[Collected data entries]

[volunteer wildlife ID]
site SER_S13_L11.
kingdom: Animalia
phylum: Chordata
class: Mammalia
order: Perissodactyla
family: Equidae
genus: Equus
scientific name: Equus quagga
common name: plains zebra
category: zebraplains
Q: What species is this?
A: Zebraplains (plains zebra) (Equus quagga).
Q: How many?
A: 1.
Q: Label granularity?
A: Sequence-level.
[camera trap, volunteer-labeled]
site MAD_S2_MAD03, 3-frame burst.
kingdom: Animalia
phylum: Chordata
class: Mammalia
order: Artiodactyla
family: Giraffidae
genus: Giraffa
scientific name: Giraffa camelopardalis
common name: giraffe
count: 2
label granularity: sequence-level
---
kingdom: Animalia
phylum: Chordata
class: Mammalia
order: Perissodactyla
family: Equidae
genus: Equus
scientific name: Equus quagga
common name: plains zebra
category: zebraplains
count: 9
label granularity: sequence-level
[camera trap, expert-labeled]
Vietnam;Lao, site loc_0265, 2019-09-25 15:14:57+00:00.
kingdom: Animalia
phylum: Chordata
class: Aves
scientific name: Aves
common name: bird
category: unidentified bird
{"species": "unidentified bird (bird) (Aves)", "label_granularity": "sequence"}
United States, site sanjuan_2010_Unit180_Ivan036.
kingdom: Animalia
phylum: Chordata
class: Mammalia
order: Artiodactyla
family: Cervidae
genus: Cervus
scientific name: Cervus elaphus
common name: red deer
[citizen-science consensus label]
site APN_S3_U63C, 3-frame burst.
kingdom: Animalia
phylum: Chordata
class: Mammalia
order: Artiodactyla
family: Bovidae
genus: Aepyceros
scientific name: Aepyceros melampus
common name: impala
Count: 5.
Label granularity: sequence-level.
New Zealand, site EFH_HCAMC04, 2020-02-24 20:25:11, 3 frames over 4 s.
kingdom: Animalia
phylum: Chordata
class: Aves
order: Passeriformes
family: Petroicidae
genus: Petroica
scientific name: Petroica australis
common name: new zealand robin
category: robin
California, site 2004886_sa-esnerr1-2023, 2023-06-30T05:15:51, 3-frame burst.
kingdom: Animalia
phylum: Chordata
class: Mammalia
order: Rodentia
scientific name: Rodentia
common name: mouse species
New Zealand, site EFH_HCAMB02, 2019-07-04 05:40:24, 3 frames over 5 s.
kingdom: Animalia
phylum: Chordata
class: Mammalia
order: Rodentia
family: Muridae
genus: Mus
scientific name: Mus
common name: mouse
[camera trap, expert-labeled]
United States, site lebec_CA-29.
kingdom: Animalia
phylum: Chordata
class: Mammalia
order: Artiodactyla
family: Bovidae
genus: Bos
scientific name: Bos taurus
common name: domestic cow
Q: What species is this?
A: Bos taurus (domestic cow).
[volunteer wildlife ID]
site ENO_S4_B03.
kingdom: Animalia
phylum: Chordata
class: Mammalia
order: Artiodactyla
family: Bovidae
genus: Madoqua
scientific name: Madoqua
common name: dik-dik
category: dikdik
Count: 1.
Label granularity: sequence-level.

Task to carry out: Please type the entries above out again exactly.

Task solution:
[volunteer wildlife ID]
site SER_S13_L11.
kingdom: Animalia
phylum: Chordata
class: Mammalia
order: Perissodactyla
family: Equidae
genus: Equus
scientific name: Equus quagga
common name: plains zebra
category: zebraplains
Q: What species is this?
A: Zebraplains (plains zebra) (Equus quagga).
Q: How many?
A: 1.
Q: Label granularity?
A: Sequence-level.
[camera trap, volunteer-labeled]
site MAD_S2_MAD03, 3-frame burst.
kingdom: Animalia
phylum: Chordata
class: Mammalia
order: Artiodactyla
family: Giraffidae
genus: Giraffa
scientific name: Giraffa camelopardalis
common name: giraffe
count: 2
label granularity: sequence-level
---
kingdom: Animalia
phylum: Chordata
class: Mammalia
order: Perissodactyla
family: Equidae
genus: Equus
scientific name: Equus quagga
common name: plains zebra
category: zebraplains
count: 9
label granularity: sequence-level
[camera trap, expert-labeled]
Vietnam;Lao, site loc_0265, 2019-09-25 15:14:57+00:00.
kingdom: Animalia
phylum: Chordata
class: Aves
scientific name: Aves
common name: bird
category: unidentified bird
{"species": "unidentified bird (bird) (Aves)", "label_granularity": "sequence"}
United States, site sanjuan_2010_Unit180_Ivan036.
kingdom: Animalia
phylum: Chordata
class: Mammalia
order: Artiodactyla
family: Cervidae
genus: Cervus
scientific name: Cervus elaphus
common name: red deer
[citizen-science consensus label]
site APN_S3_U63C, 3-frame burst.
kingdom: Animalia
phylum: Chordata
class: Mammalia
order: Artiodactyla
family: Bovidae
genus: Aepyceros
scientific name: Aepyceros melampus
common name: impala
Count: 5.
Label granularity: sequence-level.
New Zealand, site EFH_HCAMC04, 2020-02-24 20:25:11, 3 frames over 4 s.
kingdom: Animalia
phylum: Chordata
class: Aves
order: Passeriformes
family: Petroicidae
genus: Petroica
scientific name: Petroica australis
common name: new zealand robin
category: robin
California, site 2004886_sa-esnerr1-2023, 2023-06-30T05:15:51, 3-frame burst.
kingdom: Animalia
phylum: Chordata
class: Mammalia
order: Rodentia
scientific name: Rodentia
common name: mouse species
New Zealand, site EFH_HCAMB02, 2019-07-04 05:40:24, 3 frames over 5 s.
kingdom: Animalia
phylum: Chordata
class: Mammalia
order: Rodentia
family: Muridae
genus: Mus
scientific name: Mus
common name: mouse
[camera trap, expert-labeled]
United States, site lebec_CA-29.
kingdom: Animalia
phylum: Chordata
class: Mammalia
order: Artiodactyla
family: Bovidae
genus: Bos
scientific name: Bos taurus
common name: domestic cow
Q: What species is this?
A: Bos taurus (domestic cow).
[volunteer wildlife ID]
site ENO_S4_B03.
kingdom: Animalia
phylum: Chordata
class: Mammalia
order: Artiodactyla
family: Bovidae
genus: Madoqua
scientific name: Madoqua
common name: dik-dik
category: dikdik
Count: 1.
Label granularity: sequence-level.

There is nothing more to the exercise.